**WORK REQUEST**
When you reach the line in the data below that contains "1. Prisiminkite kokį", please start repeating lines exactly, and stop after the line that contains "Sirakoff | ☐ | ☐ |", repeating nothing else.

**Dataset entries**
⁂

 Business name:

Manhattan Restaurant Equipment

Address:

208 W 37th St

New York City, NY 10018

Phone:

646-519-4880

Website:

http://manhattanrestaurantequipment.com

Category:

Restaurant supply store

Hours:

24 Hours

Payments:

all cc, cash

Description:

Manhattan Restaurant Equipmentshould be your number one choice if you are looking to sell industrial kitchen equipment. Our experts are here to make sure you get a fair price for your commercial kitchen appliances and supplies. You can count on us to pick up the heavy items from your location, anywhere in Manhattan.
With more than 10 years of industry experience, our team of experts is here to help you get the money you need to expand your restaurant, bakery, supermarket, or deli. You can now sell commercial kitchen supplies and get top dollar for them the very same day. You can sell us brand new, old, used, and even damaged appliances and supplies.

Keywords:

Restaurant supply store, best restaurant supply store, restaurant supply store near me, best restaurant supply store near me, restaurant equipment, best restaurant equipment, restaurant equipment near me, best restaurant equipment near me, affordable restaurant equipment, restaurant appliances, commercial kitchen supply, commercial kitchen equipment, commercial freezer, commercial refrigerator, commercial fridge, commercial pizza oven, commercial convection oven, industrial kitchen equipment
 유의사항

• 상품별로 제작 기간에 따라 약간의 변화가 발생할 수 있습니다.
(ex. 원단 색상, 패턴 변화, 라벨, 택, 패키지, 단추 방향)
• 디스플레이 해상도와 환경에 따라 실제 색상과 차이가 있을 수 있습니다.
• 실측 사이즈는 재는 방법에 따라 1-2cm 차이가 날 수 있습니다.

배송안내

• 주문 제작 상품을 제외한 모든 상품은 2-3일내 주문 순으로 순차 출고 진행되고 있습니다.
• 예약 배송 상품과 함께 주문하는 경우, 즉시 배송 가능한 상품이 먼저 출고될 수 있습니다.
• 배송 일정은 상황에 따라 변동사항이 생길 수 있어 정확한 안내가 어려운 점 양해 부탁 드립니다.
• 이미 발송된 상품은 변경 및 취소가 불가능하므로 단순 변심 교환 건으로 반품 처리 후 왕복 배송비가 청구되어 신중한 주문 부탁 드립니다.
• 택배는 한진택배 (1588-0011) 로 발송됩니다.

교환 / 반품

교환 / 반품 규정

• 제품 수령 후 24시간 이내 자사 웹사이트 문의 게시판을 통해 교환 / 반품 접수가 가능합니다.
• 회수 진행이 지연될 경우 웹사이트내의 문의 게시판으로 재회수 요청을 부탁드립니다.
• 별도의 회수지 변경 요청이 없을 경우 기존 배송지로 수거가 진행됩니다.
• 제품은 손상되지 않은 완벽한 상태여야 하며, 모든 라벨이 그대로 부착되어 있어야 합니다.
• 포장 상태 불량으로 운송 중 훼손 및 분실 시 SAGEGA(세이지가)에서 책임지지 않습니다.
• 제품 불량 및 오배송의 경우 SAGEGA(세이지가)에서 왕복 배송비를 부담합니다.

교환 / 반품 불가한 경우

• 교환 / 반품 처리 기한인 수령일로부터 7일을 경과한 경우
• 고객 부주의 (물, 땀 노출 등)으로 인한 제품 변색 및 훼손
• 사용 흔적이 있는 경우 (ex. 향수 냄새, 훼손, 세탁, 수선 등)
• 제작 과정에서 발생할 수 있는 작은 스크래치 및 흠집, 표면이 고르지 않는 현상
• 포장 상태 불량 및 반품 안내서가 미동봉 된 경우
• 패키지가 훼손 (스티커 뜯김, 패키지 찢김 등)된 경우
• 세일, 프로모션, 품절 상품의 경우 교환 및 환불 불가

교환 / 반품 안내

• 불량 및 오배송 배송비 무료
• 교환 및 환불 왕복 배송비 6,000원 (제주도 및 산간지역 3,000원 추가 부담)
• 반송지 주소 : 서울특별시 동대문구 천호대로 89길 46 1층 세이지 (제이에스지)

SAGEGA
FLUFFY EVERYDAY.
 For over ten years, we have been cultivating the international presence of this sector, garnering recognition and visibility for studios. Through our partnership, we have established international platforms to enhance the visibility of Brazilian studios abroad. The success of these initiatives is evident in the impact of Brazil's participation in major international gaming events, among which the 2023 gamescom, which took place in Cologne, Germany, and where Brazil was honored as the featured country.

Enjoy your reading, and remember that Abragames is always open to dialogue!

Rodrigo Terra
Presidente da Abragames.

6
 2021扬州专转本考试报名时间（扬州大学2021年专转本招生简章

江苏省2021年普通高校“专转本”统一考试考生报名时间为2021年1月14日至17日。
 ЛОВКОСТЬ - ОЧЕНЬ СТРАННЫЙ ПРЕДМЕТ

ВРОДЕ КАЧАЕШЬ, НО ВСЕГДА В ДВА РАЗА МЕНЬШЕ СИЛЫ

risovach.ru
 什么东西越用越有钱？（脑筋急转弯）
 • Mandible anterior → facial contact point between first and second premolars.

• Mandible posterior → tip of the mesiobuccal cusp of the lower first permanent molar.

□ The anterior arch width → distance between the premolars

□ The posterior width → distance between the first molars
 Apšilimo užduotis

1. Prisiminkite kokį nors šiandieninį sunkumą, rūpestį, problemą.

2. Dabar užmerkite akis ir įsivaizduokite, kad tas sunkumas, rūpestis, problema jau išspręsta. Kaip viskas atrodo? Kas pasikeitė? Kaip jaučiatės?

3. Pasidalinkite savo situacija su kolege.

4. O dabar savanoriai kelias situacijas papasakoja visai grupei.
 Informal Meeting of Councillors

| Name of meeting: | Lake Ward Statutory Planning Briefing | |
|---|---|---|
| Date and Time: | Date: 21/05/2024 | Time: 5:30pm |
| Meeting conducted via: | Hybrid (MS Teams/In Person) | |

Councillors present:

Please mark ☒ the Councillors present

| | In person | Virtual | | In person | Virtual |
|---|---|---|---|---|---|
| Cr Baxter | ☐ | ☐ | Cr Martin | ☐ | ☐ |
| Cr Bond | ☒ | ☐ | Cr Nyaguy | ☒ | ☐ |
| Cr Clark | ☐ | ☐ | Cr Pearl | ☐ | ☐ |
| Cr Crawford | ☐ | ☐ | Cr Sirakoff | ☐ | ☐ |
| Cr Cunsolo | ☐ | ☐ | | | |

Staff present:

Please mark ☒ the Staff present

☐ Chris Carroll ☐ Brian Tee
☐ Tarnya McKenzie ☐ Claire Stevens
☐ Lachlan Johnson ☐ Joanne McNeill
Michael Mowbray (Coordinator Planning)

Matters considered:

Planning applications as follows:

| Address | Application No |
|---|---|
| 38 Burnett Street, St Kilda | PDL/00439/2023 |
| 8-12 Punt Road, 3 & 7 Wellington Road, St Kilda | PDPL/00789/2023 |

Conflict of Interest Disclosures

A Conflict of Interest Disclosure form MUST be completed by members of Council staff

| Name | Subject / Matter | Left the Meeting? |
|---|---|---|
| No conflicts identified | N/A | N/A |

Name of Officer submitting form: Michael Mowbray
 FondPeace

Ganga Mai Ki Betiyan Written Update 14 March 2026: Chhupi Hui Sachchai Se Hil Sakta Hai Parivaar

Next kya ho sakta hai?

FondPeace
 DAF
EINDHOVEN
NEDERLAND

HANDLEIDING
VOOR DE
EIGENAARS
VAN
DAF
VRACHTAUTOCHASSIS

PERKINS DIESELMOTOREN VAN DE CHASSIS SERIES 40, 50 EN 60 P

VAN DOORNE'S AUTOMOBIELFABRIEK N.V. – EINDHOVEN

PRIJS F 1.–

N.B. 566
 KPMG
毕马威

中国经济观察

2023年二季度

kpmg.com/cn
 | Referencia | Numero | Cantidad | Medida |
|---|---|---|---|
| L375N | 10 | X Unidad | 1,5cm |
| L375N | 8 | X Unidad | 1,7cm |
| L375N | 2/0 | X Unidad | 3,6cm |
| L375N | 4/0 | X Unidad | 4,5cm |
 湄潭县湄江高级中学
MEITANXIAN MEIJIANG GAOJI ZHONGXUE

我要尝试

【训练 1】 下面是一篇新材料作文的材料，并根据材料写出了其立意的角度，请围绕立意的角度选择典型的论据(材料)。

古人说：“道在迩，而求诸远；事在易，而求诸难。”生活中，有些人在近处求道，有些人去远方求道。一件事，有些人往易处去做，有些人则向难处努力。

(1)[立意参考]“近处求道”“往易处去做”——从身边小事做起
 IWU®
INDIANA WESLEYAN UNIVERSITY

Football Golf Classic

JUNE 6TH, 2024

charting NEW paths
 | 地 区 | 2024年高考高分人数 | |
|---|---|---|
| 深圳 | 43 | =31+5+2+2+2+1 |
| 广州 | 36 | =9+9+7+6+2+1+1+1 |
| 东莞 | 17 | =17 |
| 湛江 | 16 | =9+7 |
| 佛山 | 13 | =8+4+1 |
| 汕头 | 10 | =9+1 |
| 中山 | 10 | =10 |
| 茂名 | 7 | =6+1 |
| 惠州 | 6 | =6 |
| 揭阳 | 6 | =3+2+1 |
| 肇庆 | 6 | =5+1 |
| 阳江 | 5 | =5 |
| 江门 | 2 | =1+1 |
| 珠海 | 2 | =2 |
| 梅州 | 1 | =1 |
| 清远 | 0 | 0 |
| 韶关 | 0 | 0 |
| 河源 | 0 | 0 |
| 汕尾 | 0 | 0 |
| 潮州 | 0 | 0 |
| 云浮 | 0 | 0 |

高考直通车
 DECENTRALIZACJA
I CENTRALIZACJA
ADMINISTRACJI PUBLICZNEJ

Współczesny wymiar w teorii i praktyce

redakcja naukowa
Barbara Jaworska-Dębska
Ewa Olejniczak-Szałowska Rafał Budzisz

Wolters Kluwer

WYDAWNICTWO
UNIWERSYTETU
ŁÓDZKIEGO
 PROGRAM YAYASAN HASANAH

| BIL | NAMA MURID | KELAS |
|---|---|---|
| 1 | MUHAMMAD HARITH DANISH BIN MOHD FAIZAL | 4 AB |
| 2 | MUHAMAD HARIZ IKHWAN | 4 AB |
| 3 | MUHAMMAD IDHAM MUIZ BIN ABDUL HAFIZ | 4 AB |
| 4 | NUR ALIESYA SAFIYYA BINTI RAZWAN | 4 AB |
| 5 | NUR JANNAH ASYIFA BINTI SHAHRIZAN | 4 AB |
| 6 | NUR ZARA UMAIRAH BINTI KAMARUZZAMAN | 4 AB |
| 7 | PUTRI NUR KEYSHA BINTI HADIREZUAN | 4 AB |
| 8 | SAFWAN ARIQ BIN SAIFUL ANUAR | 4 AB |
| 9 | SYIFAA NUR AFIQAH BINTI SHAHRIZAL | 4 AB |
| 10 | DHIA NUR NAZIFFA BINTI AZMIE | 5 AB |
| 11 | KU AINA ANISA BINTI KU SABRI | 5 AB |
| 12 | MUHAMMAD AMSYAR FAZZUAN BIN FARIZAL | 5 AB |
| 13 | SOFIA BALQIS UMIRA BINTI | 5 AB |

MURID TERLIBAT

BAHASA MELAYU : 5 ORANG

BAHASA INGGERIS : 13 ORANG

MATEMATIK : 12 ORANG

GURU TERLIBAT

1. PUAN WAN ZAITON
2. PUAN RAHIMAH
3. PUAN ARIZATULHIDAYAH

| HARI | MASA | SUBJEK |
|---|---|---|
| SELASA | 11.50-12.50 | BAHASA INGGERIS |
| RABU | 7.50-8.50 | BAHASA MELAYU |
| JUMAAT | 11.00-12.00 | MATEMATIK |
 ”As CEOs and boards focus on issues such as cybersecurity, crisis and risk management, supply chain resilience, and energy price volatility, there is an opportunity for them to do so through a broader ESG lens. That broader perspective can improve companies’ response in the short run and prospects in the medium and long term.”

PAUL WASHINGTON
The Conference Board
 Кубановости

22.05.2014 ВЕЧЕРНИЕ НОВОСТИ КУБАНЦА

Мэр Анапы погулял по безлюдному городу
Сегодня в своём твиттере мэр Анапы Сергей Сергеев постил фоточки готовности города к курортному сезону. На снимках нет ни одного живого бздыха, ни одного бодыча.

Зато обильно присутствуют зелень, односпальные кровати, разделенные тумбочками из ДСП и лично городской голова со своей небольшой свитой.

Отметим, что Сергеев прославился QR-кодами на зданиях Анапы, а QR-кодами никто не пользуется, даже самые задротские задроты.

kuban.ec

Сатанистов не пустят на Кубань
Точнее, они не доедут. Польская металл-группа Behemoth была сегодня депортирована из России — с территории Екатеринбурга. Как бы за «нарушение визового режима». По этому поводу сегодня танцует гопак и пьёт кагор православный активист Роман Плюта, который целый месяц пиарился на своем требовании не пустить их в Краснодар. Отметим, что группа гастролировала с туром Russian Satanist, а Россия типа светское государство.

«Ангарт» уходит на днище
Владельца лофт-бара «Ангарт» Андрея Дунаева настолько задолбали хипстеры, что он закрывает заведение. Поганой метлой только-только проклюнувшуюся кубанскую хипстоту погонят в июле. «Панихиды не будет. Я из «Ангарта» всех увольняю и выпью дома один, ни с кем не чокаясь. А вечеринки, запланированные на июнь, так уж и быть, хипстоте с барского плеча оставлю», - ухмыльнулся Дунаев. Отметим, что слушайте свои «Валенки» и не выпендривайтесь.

⁂

**OUTPUT OF THE EXERCISE**
1. Prisiminkite kokį nors šiandieninį sunkumą, rūpestį, problemą.

2. Dabar užmerkite akis ir įsivaizduokite, kad tas sunkumas, rūpestis, problema jau išspręsta. Kaip viskas atrodo? Kas pasikeitė? Kaip jaučiatės?

3. Pasidalinkite savo situacija su kolege.

4. O dabar savanoriai kelias situacijas papasakoja visai grupei.
 Informal Meeting of Councillors

| Name of meeting: | Lake Ward Statutory Planning Briefing | |
|---|---|---|
| Date and Time: | Date: 21/05/2024 | Time: 5:30pm |
| Meeting conducted via: | Hybrid (MS Teams/In Person) | |

Councillors present:

Please mark ☒ the Councillors present

| | In person | Virtual | | In person | Virtual |
|---|---|---|---|---|---|
| Cr Baxter | ☐ | ☐ | Cr Martin | ☐ | ☐ |
| Cr Bond | ☒ | ☐ | Cr Nyaguy | ☒ | ☐ |
| Cr Clark | ☐ | ☐ | Cr Pearl | ☐ | ☐ |
| Cr Crawford | ☐ | ☐ | Cr Sirakoff | ☐ | ☐ |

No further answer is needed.